Which lines mention "United"? Show each one from the listing.
━━━
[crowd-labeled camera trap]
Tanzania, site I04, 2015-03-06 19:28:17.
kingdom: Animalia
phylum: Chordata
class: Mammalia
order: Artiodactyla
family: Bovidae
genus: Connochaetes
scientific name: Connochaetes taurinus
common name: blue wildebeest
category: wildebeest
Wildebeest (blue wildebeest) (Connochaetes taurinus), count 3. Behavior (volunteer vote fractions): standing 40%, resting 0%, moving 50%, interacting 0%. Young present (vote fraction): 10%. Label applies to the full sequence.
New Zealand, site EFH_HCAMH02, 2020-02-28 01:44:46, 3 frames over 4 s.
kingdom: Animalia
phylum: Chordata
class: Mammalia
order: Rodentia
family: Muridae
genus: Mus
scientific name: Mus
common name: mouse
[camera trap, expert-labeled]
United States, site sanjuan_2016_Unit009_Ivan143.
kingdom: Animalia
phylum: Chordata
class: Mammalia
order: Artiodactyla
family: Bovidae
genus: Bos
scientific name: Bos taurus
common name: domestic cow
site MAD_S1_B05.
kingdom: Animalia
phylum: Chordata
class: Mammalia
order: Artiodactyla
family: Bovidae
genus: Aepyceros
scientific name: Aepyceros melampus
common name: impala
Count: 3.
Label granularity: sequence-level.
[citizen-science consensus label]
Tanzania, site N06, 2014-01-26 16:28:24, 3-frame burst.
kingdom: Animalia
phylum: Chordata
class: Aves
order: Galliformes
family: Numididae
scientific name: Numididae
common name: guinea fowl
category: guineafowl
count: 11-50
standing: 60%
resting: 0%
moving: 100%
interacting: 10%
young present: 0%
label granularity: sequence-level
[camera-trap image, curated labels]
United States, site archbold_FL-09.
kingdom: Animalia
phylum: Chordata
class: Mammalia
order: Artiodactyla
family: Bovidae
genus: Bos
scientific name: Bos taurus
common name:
━━━
• _Output for this task_:
United States, site sanjuan_2016_Unit009_Ivan143.
United States, site archbold_FL-09.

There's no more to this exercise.